Avitas

Artist: 
Album Title: 
Saga Of The Nationalist
Release Date: 
Wednesday, August 20, 2014
Distribution: 
Review Type: 

On July 20th 2014 Concreteweb updated the new Avitas-album Northern Ghosts. But since sole member Patrick Myrtroen, who also runs the Bud Metal Records-label, did send us the 2009-album Saga Of The Nationalist too, I will be that sweet to have this material reviewed too. You’re welcome…

Avitas are a political inspired project with an Atheistic Libertarian Nationalistic philosophy (for sure not of the pure racist NS-kind), strongly criticising the Abrahamic religion / society / raison d’être, and the terror / sickness / fear it might cause. Also other mono-theistic religions get questioned, with Jehovah as source of inspiration for earthly destruction and human annihilation.

First this. I was not that ‘happy’ with the sound of Northern Ghosts. Patrick wanted to achieve the opposite of the clean sound by using an old seventies’ mixing board and two microphones, all done within eight tracks (of audio). I do appreciate the intention, the idea, but the production was truly sad. Saga Of The Nationalist, on the contrary, differs, and I mean it positively. Still the sound is enormously raw and unpolished, anti-clinical in each aspect, but it is not such a clutter. On the contrary, this is the kind of aural satisfaction that does lift up the quality of the tracks even more!
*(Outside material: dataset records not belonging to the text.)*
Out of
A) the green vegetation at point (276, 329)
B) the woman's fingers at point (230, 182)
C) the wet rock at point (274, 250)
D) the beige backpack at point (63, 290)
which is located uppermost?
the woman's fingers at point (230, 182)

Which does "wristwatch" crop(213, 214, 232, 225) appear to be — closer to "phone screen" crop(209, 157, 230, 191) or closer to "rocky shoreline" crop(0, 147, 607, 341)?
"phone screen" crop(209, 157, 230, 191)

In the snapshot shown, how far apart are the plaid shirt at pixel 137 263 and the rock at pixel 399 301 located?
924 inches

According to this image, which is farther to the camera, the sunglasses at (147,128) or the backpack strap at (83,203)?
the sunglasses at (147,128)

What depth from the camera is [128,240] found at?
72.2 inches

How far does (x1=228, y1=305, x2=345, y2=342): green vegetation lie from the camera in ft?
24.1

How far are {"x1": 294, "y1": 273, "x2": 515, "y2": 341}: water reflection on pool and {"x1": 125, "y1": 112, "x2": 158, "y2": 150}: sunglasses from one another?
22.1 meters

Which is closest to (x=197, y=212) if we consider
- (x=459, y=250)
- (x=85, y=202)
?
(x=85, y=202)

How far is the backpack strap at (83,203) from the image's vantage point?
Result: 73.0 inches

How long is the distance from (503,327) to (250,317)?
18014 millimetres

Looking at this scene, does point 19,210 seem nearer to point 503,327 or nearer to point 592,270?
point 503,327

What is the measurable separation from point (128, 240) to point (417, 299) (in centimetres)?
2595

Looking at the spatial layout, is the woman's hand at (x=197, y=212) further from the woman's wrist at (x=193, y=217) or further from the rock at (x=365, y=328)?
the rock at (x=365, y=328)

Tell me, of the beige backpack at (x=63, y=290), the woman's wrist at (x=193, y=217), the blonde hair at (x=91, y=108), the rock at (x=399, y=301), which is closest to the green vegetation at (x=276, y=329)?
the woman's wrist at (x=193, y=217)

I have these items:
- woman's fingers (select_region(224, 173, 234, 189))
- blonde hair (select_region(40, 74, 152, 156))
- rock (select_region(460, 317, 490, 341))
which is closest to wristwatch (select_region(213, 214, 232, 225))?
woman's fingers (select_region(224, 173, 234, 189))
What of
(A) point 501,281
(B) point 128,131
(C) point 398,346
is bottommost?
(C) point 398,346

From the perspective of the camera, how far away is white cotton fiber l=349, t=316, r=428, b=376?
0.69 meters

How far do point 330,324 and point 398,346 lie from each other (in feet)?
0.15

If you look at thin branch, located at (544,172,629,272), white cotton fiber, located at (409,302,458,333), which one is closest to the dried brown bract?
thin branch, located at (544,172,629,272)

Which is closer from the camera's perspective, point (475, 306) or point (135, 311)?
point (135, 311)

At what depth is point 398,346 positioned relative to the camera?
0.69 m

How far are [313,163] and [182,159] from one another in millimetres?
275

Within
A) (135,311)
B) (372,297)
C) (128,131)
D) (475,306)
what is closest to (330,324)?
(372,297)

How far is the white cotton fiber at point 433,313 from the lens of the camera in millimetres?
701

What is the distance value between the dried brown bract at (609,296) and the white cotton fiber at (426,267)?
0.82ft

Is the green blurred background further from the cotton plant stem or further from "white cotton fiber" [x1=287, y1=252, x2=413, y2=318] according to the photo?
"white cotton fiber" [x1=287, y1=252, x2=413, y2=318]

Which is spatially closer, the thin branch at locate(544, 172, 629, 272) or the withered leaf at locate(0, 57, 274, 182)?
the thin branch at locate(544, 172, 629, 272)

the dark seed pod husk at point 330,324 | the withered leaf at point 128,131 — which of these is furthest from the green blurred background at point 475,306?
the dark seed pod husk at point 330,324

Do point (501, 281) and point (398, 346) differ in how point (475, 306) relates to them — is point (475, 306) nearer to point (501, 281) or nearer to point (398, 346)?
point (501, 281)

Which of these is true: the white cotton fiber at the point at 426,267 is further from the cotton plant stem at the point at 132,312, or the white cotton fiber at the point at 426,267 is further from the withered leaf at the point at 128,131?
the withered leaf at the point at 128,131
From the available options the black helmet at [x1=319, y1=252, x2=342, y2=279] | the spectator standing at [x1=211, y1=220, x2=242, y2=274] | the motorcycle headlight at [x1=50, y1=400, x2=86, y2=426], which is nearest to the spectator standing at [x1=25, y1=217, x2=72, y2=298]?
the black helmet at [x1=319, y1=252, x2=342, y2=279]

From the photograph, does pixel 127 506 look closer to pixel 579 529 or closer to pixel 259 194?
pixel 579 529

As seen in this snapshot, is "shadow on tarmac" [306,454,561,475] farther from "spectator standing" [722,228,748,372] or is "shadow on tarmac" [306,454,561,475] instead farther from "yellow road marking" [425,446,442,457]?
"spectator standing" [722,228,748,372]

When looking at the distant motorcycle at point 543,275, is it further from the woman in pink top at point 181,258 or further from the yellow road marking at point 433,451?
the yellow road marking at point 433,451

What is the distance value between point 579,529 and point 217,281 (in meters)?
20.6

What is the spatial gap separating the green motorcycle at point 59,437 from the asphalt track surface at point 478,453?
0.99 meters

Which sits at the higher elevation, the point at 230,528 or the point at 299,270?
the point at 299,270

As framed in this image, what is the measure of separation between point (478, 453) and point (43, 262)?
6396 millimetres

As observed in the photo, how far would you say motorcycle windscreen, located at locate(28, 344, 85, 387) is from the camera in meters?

Besides, since this album, and then I am referring to the compositions themselves, focuses on the eighties / early nineties scene when it comes to the execution, such rough sound quality isn’t but divine!

The song writing and performance are superb, but I am sure that isn’t but an evidence. With Saga Of The Nationalist, Avitas proof to be able to handle with care. It not only goes for the variation, but it has to do with the organic elaboration. Opener Apathetic, for example, contains more than just coincidental elements from the Teutonic Thrash-Black scene, The Atavist comes with an attitude that could have been written for Desaster’s Kult-album A Touch Of Medieval Darkness (undoubtedly one of my all-time favourite albums!); listen to those melodic leads and you’ll understand. And that’s how this album continues. In general The Saga Of The Nationalist is pretty fast, or at least enormously energetic and power-driven, and it’s tasty-the-spicy-way when it comes to source of inspiration (the Old School indeed). But there are several slower parts as well (listen for example to the sublime bathorian epic Sonnenrad amongst others), and these pieces cause a quasi-perfect equilibrium on this album’s intensity.